Self Care

Not So Merry and Bright

Tis the season! The twinkle of lights meticulously placed branch by branch on the Christmas tree. Each present wrapped with precision and care. Fresh chopped oak popping and hissing in the fireplace. “3…2…1…” the confetti come down and the cheers go up as another new year begins with a kiss and a resolution that everyone knows no one will keep.

But for many, this isn’t the most wonderful time of the year. This season is painful and lonely. The holidays come with the challenge of putting on a happy face and pretending like everything is okay – when in your heart, it is anything but okay. The loss of a loved one can cut like a knife through our Norman Rockwell. Loneliness can make family gatherings feel like a charade and holiday parties not worth celebrating.

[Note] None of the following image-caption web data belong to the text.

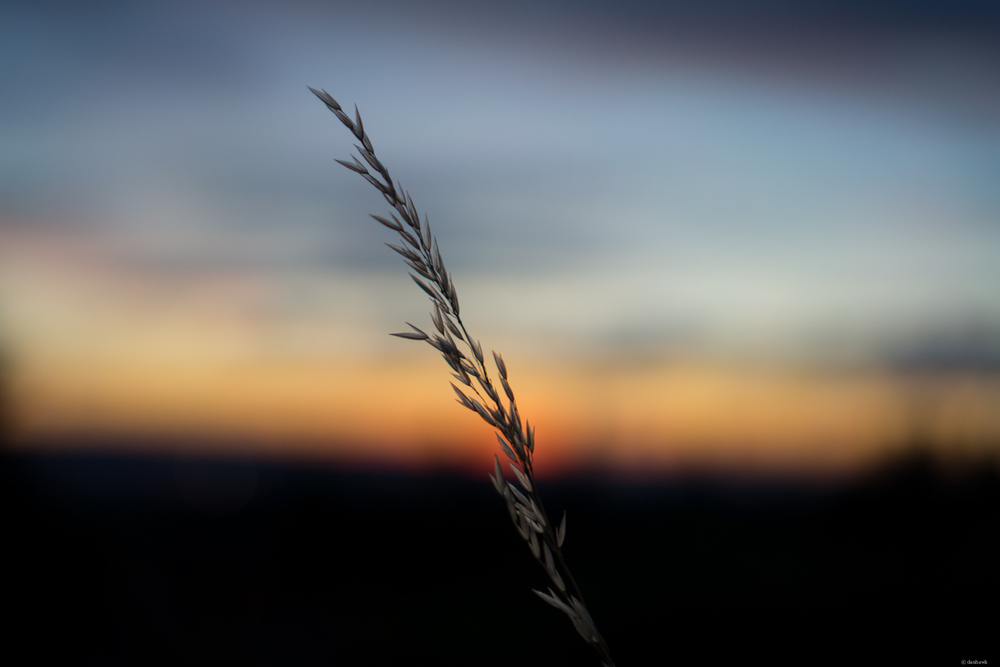 Sunset Grass Seed | 365 Project | July 30th, 2013 | 35mm, f/1.8, ISO 100, 1/50  Downloads |  Desktop  |  iPad  |  iPhone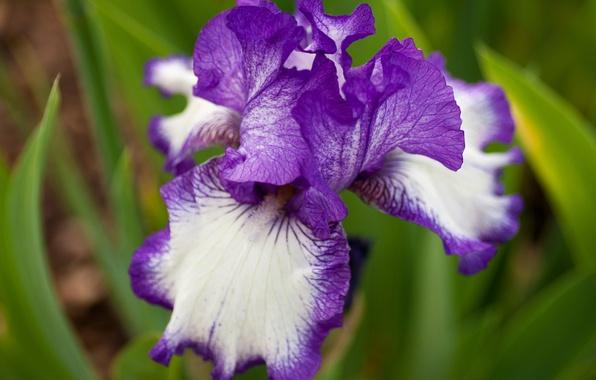 Picture flower, summer, macro, iris, white and purple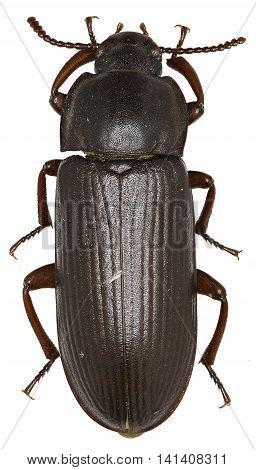 Mealworm Beetle on white Background  -  Tenebrio molitor (Linnaeus, 1758)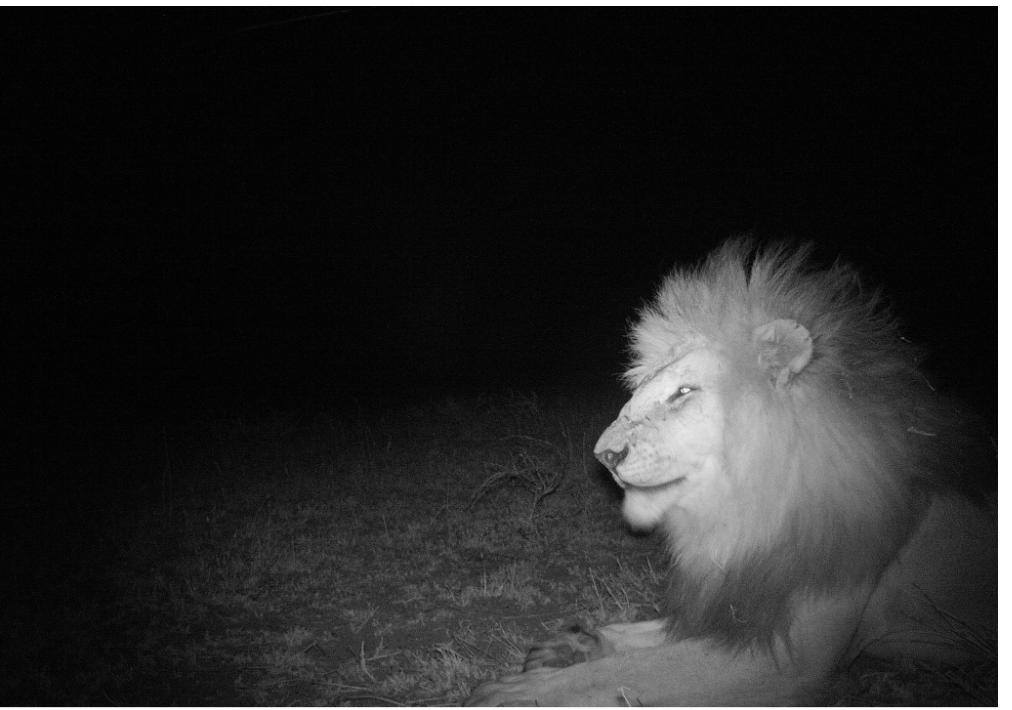 hakuna-madata-lion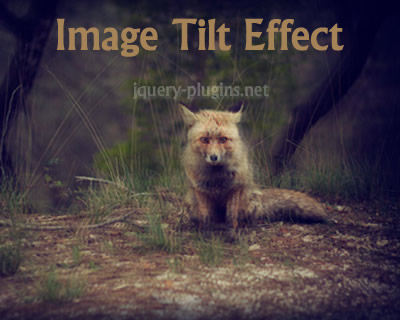 Image Tilt Effect with CSS and Javascript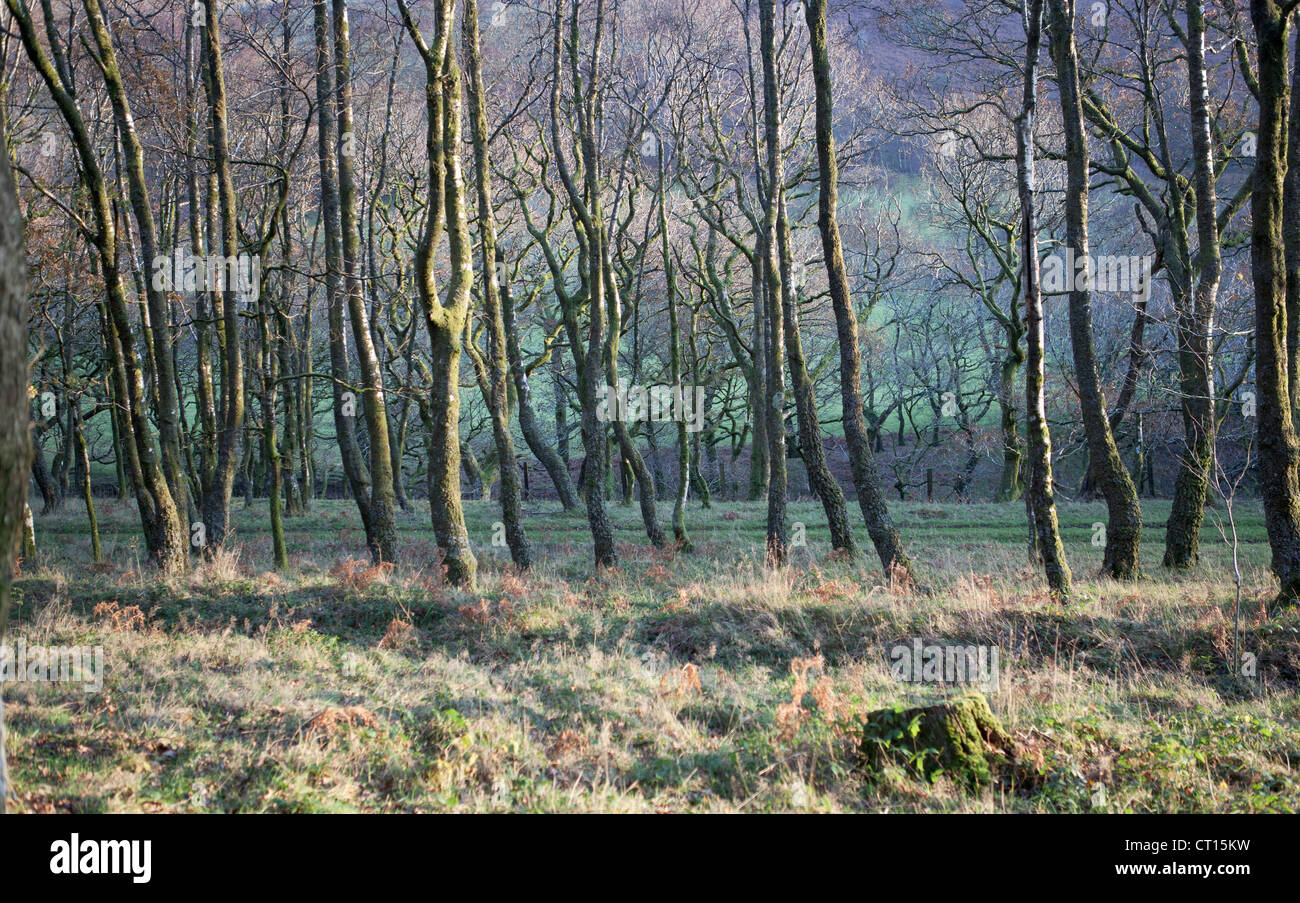 Bare trees in forest - Stock Image
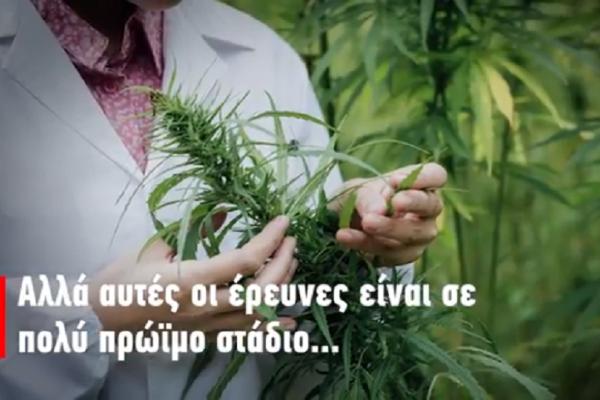 Φάρμακο ή μόδα: Όλες οι αλήθειες και τα ψέματα για την φαρμακευτική κάνναβη! (Video)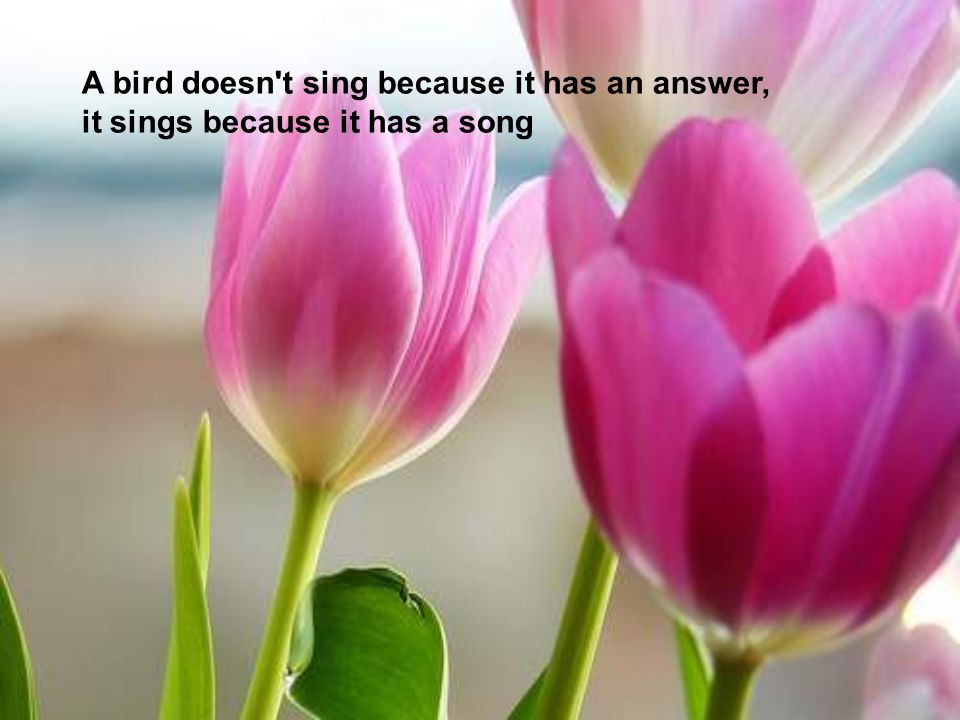 A bird doesn t sing because it has an answer, it sings because it has a song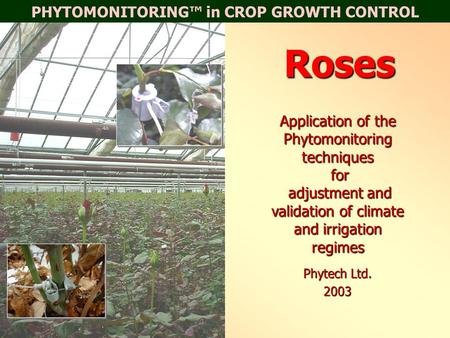 PHYTOMONITORING™ in CROP GROWTH CONTROLRoses Application of the Phytomonitoring techniques for adjustment and validation of climate and irrigation regimes.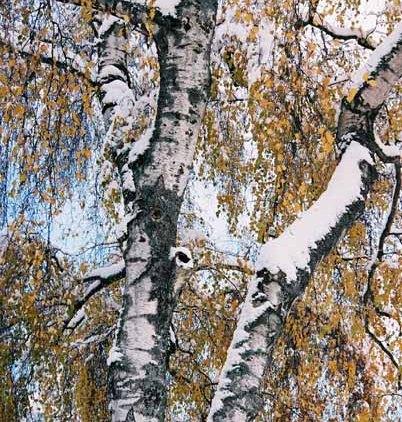 Snowy Tree 1182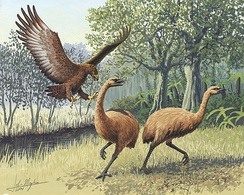 An artist's rendition of a Haast's eagle attacking two moa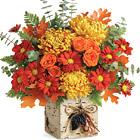 Teleflora® Wild Autumn Bouquet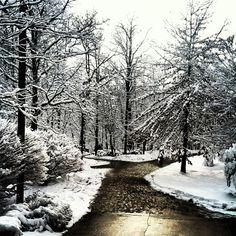 Great photo taken by Instagram fan @ldmarshall90 of yesterday's snowfall on campus #gvsu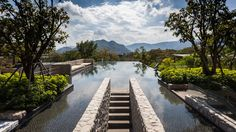 Image 2 of 54 from gallery of Botanica Khao Yai / Vin Varavarn Architects. Photograph by Spaceshift Studio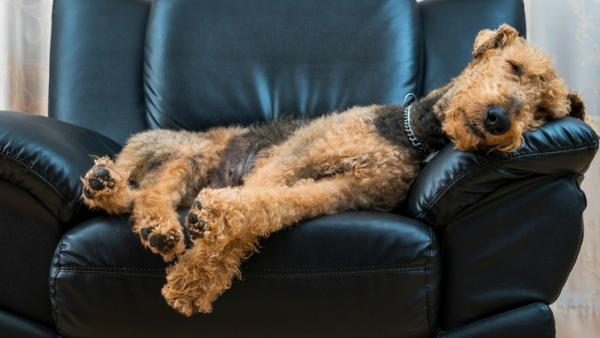 Dog asleep on armchair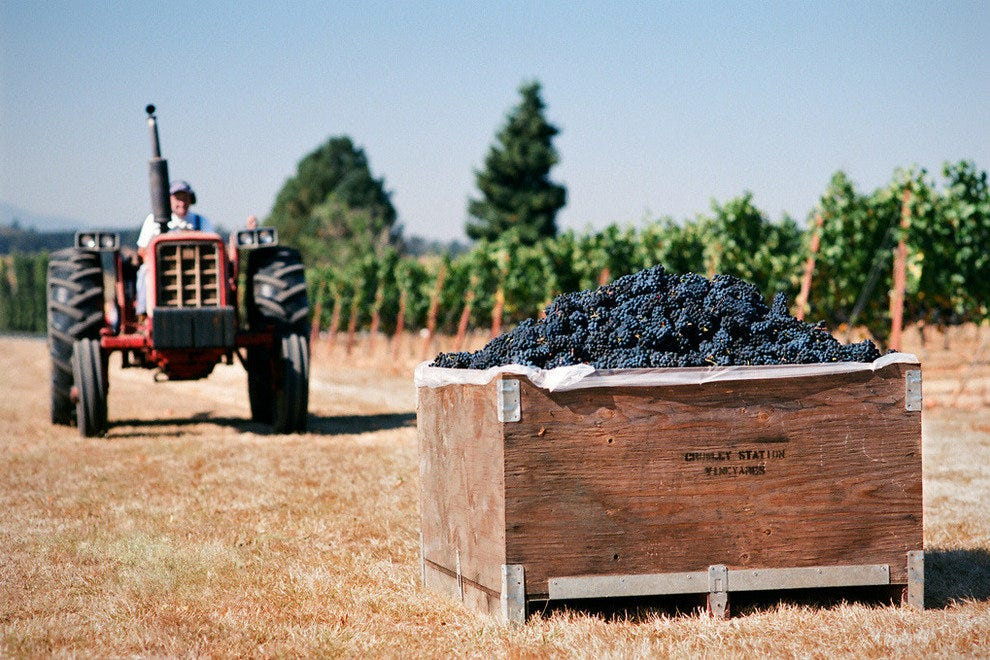 Pinot Noir at Crowley Station Vineyards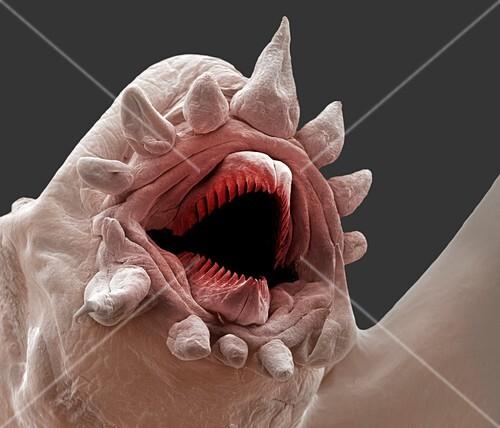 Deep ocean scale worm,SEM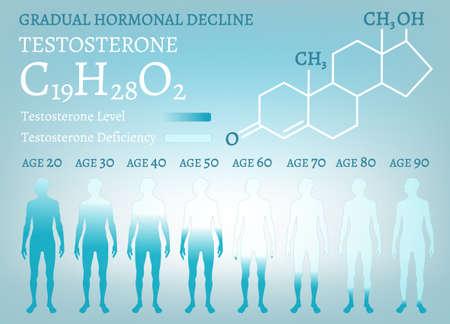Gradual hormone decline Vector Illustration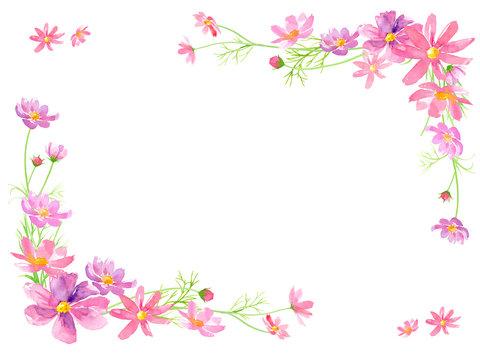 コスモスの花の水彩イラストで装飾したフレーム、メッセージカード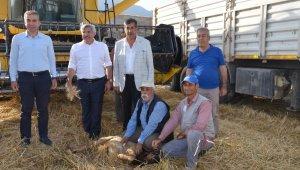 Buğday hasadı kurban kesilerek başladı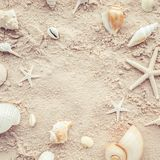 Top view of shells on beach.summer concepts royalty free stock photography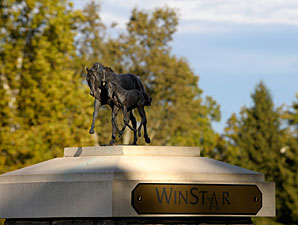 WinStar Offering Breeders' Cup Contest
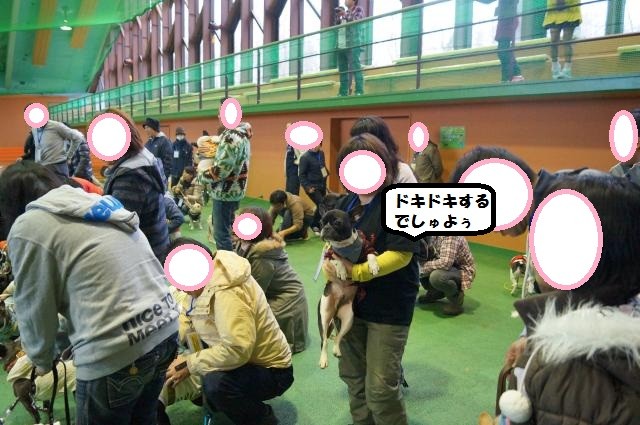 DSC00342_convert_20121125100912.jpg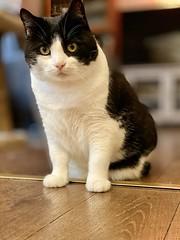 LillyFee 🐾 (unbunt.me) Tags: iphone katze cat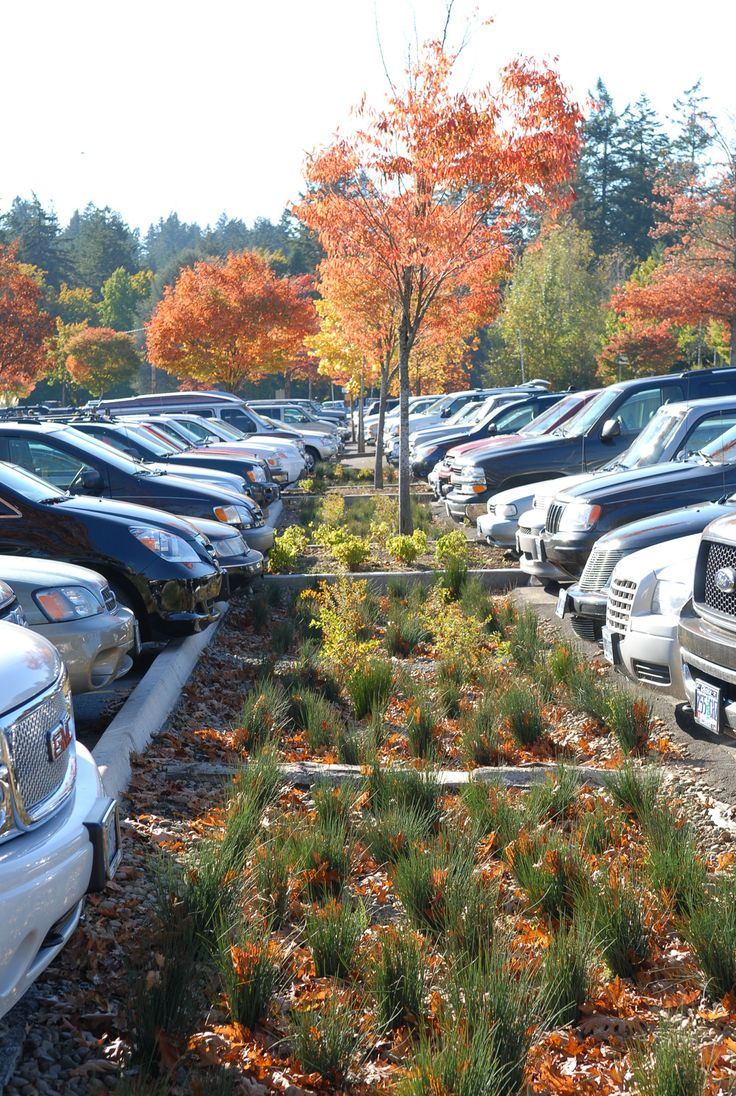 Bien-aimé 66 best parking images on Pinterest | Landscape architecture  TK03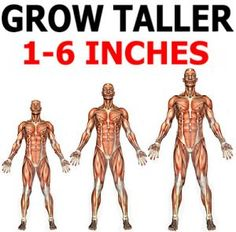 Fast and Easy Ways to Grow Taller Naturally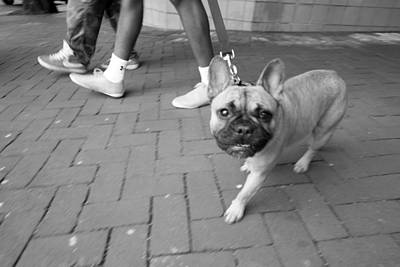 Photograph - French Bulldog by Julie Niemela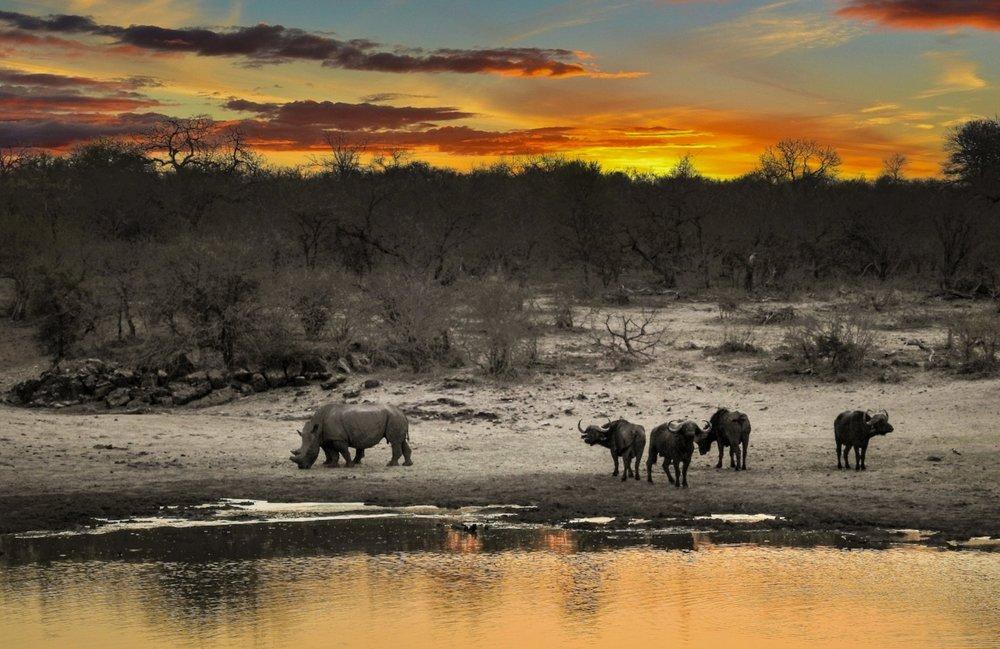 african-buffalo-animal-animal-photography-624063.jpg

When God created man in His image, He never intended for us to know the effects of sin. God created us to live in perfect harmony, perfect peace. As we live in a fallen world, so too do we live with the effects of sin. Death, pain, grief, loneliness…these are all experiences that can overwhelm and isolate. So, what is the answer? How will we ever survive when we can’t see the merry or the bright?

Recently, our church family hosted a one-night seminar titled, Surviving the Holidays. It is an incredible resource from GriefShare Ministry. (I highly recommend it to any church or ministry committed to loving people during these difficult weeks: GriefShare Surviving the Holidays). The following are several profound truths, suggestions, and ideas from my notes that night that may help you or a someone you know survive a blue Christmas.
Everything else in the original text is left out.